テナー・サックス、ソプラノ・サックス奏者

1977年3月、東京生まれ。
中学時代はアルトサックスを、東大ジャズ研でテナーに持ち替える。
在学中の1995年、吉祥寺JAZZコンテストでグランプリ受賞。
以降。本田竹広(P)the pure、鈴木勲(B)OMASOUNDを経て、モヒカーノ関ラテンジャズバンド、M-swift presents 24carat、今出宏ヂ・エプロンズ、松谷冬太hugesoul、The Wind waveなどのほか、自己のオリジナル・ユニットで活動中。
98年ニューヨーク、06年パリ、08年マレーシア・ミリ国際ジャズ祭、09年メキシコ、台湾と海外での演奏活動にも積極的に参加している。
短い間に森田さんを何回か聴いた。
●<gravity> 小松伸之ds、若井優也p、織原良次bさんとのカルテット。
個性的なメンバーのなかでひとり、ユニットの重力圏から飛び出しそうな演奏が印象的だった。
●スガダイローさんとのDuo
スガ流光速奏法との折り合いをいかにつけるか、悩み楽しんでいる森田さんがいた。
●永田真毅ds、諸岡ひろやorgさんとのストリート・ライブ
祝祭、芸能の原点、自然発生的、ゲリラ的な路上パフォーマンスを期待していったが、いまどきそれは無理というもの。きちんとコントロールされた環境の中での演奏だったが、それはそれで面白い。

●<スクイズ>
小泉P克人b、永田真毅dsさんとのトリオ。ファンクからフリー・テイストまで。
「だるまさんがころんだ」なんて愉快な掛け声入りの曲が入っているCDもある。
●<Crazy Lovers>
大島洋dsさんと、西川直人org、松尾由堂gに森田さんという東大出ミュージシャン三人のそろい踏み。和気藹々的バトルが楽しめる。今後の演奏予定はないそうだが。
●<モヒカーノ関ラテンジャズバンド>
聴きたかったがいまだ望みかなわず。森田さんの楽しげな表情をぜひ見たかった。
今は、
「アフリカや中南米の音楽のかたちを取り入れた演奏をすることに夢中になっている」
ビバップ、フリージャズからラテン、民族・伝統音楽まで。
何でもできちゃう器用なミュージシャン、と思ったら大間違い。
四方八方に触手を拡げていくのは、「全てのジャンルに共通する一番大切な何かを追求したい」がための試行なのだ。
器用とは正反対、悩み多き求道者。
風貌にも表れている、とお見うけしているのだが。
「できるだけ譜面に書けない方向の音楽的価値を追求したい。
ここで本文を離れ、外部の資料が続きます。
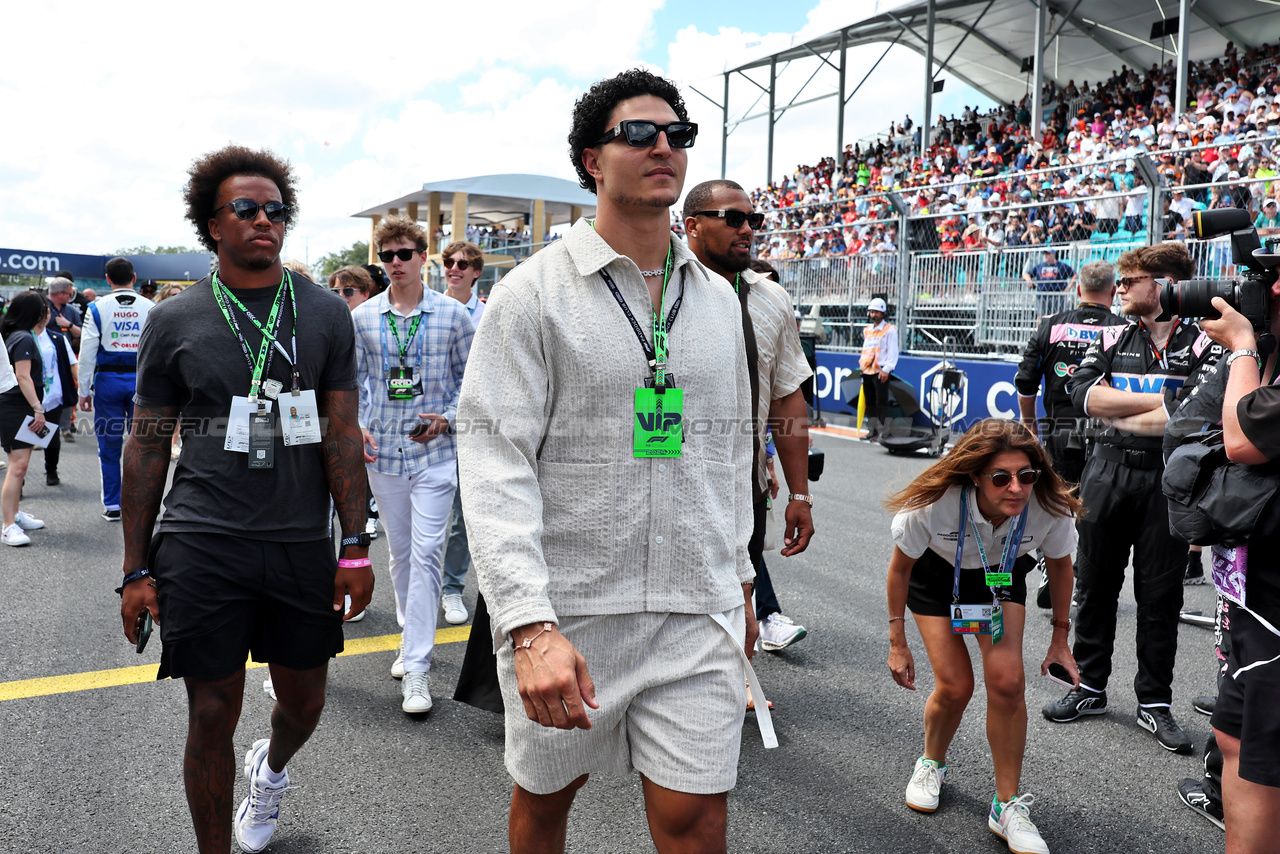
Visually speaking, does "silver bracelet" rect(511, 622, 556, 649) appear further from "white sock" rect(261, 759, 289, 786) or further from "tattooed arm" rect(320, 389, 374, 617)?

単にその音で真実全てを表現しつくしているという境地にいきたい」
目指すところは高い。
98年、ニューヨークでの現地ミュージシャンとの交流や、とりわけハーレムの教会で心の底から湧き出る真実の歌に触れた経験が、森田さんの音楽を支える原風景になっているのではないか。
具体的な今後の演奏活動は、ストリート・ライブを中心とする<スクイズ・トリオ>と、自身のオリジナル曲中心の<森田修史カルテット>(スガダイローp、安東昇b、斉藤良ds)を中心に展開していくことになる。
3月から、神奈川県秦野に移り住み、自然農を始める。
耕作面積90坪。けっこう広い。
自給自足を目指している。

百姓に転向するんですか?
「うまい野菜を食いたいため。あくまでジャズですよ」と笑う。
農業体験から生まれる「ヘルシーなジャズ」みたいなものがあれば聴いてみたい。
森田さんのものならば・・・。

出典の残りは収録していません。